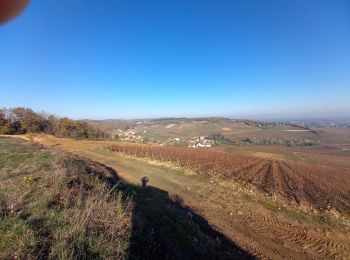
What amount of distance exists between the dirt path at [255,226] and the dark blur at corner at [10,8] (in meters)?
11.0

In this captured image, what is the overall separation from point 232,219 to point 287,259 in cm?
365

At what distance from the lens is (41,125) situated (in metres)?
60.1

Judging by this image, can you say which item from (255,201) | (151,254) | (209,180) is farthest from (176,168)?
(151,254)

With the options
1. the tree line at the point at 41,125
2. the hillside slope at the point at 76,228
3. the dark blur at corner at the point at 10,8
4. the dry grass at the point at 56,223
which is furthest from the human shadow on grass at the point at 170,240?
the tree line at the point at 41,125

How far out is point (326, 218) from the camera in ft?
49.5

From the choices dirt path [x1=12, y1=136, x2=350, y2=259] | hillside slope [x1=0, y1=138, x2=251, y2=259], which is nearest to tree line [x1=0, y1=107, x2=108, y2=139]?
dirt path [x1=12, y1=136, x2=350, y2=259]

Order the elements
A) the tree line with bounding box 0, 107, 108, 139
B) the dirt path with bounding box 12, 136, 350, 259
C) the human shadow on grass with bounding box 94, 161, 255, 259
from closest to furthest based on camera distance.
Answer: the human shadow on grass with bounding box 94, 161, 255, 259 → the dirt path with bounding box 12, 136, 350, 259 → the tree line with bounding box 0, 107, 108, 139

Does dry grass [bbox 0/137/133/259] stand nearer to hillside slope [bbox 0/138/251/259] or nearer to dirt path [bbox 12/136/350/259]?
hillside slope [bbox 0/138/251/259]

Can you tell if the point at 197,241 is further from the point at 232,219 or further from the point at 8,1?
the point at 8,1

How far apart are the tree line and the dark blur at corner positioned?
187 feet

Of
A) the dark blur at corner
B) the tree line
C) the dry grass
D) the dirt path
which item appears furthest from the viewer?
the tree line

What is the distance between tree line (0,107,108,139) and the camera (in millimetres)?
53094

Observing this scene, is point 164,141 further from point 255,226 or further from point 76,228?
point 76,228

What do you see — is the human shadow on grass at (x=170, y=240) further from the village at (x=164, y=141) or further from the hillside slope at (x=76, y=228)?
the village at (x=164, y=141)
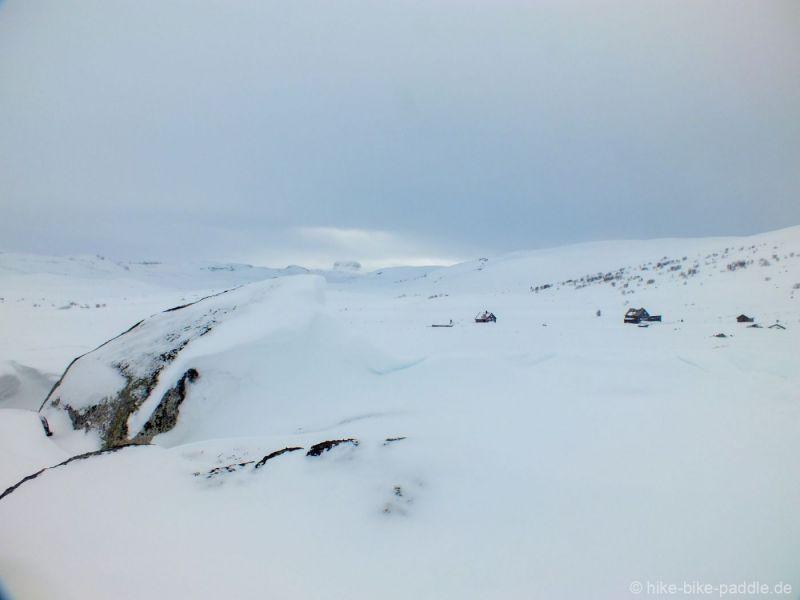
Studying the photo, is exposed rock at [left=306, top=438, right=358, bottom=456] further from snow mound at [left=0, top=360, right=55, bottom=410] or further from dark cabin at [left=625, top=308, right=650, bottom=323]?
dark cabin at [left=625, top=308, right=650, bottom=323]

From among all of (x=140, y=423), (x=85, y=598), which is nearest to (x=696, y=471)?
(x=85, y=598)

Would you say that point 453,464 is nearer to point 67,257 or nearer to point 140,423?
point 140,423

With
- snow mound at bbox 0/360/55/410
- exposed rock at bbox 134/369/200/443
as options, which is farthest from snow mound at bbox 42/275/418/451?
→ snow mound at bbox 0/360/55/410

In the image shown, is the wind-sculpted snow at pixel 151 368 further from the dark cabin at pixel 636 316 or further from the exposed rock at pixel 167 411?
the dark cabin at pixel 636 316

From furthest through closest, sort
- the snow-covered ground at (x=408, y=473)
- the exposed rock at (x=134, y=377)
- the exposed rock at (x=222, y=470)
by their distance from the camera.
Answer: the exposed rock at (x=134, y=377), the exposed rock at (x=222, y=470), the snow-covered ground at (x=408, y=473)

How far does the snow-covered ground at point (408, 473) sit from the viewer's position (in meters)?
1.64

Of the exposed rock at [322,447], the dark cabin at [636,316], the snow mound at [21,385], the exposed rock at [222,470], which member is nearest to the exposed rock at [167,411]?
the exposed rock at [222,470]

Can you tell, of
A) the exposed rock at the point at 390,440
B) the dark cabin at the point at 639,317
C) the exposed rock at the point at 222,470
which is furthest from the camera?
the dark cabin at the point at 639,317

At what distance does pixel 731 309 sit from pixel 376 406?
9367 mm

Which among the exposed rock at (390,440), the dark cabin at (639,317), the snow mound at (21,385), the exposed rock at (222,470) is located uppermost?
the dark cabin at (639,317)

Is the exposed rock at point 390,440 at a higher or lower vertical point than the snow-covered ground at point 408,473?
higher

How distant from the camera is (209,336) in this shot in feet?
17.4

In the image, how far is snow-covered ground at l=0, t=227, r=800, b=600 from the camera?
1.64 m

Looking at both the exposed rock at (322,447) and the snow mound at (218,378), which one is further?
the snow mound at (218,378)
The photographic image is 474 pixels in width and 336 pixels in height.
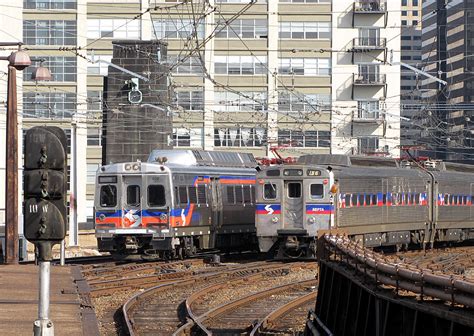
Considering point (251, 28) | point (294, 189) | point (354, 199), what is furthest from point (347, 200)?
point (251, 28)

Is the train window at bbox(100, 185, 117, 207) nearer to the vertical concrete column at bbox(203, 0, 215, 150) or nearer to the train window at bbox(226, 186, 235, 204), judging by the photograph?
the train window at bbox(226, 186, 235, 204)

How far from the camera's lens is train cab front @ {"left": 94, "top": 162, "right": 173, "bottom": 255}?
3062 centimetres

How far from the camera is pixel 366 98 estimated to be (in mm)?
67312

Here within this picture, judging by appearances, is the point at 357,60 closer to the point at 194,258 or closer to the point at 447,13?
the point at 194,258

======

What to work on: Copy out the items from the line with "How far out" to the line with "Answer: the human", both included, keeping each line as it appears.

Output of the task:
How far out is point (326, 218) from the camera in ft?
49.5

From the choices dirt path [x1=12, y1=136, x2=350, y2=259] | hillside slope [x1=0, y1=138, x2=251, y2=259], which is nearest to tree line [x1=0, y1=107, x2=108, y2=139]?
dirt path [x1=12, y1=136, x2=350, y2=259]

Order the elements
A) the tree line with bounding box 0, 107, 108, 139
B) the dirt path with bounding box 12, 136, 350, 259
C) the human shadow on grass with bounding box 94, 161, 255, 259
from closest to furthest based on camera distance.
Answer: the human shadow on grass with bounding box 94, 161, 255, 259 → the dirt path with bounding box 12, 136, 350, 259 → the tree line with bounding box 0, 107, 108, 139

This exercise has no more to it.